GOAL:
Copy the lines below word for word, beginning at the line that has "How far are" and stopping after the line that has "7528 millimetres".

RECORD SET:
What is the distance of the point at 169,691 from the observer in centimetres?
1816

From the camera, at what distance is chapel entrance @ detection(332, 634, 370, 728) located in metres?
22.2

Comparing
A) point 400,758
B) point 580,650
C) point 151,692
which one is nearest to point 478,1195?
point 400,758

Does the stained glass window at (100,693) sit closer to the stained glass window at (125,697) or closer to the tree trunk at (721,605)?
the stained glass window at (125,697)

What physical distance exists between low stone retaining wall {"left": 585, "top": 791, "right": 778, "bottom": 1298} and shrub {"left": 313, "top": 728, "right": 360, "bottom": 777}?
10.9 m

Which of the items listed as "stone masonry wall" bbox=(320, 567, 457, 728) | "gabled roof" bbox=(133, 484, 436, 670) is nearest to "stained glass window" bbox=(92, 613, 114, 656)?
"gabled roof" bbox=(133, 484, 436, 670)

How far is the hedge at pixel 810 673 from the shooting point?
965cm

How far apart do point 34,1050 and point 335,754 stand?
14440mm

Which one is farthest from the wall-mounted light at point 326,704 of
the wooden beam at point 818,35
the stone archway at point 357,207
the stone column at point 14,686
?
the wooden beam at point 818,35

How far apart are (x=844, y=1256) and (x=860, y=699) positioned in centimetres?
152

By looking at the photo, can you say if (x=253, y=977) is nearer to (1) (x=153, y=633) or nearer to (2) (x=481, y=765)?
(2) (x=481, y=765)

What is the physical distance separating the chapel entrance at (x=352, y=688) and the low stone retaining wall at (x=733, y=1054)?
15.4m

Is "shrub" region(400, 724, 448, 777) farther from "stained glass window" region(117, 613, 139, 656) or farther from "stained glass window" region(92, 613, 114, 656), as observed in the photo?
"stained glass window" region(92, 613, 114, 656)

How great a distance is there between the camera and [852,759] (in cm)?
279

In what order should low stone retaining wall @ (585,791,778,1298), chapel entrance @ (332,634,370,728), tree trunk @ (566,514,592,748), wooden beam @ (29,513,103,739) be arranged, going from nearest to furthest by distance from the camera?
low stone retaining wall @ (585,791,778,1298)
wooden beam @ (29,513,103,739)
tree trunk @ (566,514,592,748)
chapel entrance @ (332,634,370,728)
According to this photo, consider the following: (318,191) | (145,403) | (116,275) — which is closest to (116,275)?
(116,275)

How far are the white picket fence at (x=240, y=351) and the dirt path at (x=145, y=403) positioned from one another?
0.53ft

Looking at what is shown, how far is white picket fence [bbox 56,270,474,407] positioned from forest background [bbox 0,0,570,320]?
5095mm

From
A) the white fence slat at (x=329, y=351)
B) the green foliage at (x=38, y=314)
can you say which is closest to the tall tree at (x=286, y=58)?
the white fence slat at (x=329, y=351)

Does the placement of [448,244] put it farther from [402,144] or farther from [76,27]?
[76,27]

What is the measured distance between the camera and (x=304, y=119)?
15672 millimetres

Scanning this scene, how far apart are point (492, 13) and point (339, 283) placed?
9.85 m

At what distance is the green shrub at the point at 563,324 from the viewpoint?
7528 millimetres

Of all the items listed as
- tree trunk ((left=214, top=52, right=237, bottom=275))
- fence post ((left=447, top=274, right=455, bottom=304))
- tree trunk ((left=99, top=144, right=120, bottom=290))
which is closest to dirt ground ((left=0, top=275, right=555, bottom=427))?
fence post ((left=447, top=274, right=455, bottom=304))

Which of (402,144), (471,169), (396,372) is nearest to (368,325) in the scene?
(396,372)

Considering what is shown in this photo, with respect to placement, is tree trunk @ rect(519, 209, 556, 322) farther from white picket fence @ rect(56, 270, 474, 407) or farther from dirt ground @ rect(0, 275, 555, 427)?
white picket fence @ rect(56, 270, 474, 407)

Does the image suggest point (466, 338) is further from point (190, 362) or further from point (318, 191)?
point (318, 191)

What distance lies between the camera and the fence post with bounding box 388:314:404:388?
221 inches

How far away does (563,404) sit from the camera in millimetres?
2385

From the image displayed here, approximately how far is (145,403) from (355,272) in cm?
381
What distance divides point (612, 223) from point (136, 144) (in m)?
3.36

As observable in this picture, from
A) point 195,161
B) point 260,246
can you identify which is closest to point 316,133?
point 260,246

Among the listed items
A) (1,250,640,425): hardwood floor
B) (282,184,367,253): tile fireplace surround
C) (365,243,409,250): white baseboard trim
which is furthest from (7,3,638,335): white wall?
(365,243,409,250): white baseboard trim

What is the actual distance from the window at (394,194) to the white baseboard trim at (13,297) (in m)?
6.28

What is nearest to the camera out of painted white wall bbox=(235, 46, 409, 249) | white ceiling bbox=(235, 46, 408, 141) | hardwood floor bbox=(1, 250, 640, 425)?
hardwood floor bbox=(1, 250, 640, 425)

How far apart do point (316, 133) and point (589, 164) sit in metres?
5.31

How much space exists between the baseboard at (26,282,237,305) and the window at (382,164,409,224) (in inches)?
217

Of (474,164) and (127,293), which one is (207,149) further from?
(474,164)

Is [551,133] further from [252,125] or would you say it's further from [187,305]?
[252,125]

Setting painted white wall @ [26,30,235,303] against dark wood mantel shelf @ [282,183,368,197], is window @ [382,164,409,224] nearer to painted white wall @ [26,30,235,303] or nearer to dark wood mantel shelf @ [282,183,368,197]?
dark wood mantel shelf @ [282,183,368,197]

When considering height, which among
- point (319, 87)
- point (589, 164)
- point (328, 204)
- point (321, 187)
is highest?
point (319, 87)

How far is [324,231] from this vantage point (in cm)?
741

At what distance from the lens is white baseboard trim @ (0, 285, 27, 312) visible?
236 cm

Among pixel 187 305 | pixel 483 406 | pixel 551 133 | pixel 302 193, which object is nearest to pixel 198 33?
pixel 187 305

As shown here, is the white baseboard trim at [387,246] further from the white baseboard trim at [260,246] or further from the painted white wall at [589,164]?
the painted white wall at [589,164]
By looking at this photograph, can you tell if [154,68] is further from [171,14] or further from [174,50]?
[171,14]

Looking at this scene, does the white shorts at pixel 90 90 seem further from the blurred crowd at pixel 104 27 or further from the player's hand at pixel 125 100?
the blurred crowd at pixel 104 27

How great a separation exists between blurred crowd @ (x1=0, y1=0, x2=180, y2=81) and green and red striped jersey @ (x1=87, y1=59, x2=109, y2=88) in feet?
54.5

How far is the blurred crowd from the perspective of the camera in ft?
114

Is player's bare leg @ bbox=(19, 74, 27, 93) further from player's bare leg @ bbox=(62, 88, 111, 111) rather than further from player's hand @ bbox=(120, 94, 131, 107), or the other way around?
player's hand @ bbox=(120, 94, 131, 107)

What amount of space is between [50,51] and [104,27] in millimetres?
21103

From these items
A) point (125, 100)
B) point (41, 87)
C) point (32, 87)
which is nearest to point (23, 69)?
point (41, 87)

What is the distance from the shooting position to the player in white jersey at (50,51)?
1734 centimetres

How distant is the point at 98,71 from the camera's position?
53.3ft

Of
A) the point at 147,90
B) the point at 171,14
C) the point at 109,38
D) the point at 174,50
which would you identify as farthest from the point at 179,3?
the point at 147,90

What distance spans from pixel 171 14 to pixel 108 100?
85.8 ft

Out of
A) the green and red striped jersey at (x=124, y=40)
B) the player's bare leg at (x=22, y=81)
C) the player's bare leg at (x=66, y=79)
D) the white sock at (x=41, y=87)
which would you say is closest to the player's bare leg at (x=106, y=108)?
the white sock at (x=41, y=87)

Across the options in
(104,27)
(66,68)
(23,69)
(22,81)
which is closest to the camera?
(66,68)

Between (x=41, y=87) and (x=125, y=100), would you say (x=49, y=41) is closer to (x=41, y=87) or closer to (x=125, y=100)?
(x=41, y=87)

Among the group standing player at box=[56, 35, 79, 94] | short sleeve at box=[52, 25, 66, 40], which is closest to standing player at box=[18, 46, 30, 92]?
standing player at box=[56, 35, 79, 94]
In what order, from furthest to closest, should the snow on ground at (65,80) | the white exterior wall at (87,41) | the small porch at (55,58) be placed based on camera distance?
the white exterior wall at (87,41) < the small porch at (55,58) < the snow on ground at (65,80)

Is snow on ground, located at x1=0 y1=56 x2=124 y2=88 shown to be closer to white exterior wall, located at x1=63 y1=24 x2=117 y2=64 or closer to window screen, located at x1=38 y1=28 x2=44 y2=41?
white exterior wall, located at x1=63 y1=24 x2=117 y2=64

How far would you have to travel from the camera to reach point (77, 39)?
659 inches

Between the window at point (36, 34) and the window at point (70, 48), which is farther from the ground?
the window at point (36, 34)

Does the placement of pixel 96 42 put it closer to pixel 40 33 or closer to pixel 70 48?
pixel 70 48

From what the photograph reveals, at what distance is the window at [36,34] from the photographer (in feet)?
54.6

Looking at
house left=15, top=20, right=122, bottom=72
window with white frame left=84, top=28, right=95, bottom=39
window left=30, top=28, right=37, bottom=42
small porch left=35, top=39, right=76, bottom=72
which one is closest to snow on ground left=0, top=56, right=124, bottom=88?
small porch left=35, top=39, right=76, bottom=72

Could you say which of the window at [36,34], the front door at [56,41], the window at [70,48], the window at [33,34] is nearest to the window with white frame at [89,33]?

OUTPUT BELOW:
How far are the white picket fence at (x=240, y=351) and the dirt path at (x=145, y=403) positioned from one another?
0.53ft

Looking at what is shown, how far is white picket fence [bbox 56,270,474,407] positioned from forest background [bbox 0,0,570,320]?
5095mm

From
A) the white fence slat at (x=329, y=351)
B) the green foliage at (x=38, y=314)
can you say which is closest to the tall tree at (x=286, y=58)?
the white fence slat at (x=329, y=351)

Does the placement of [448,244] put it farther from [402,144] or farther from [76,27]?
[76,27]

What is the measured distance between the camera and (x=304, y=119)?
15672 millimetres

Scanning this scene, how far apart are point (492, 13) and point (339, 283) placed?
9.85 m

At what distance is the green shrub at the point at 563,324 from the viewpoint?
7528 millimetres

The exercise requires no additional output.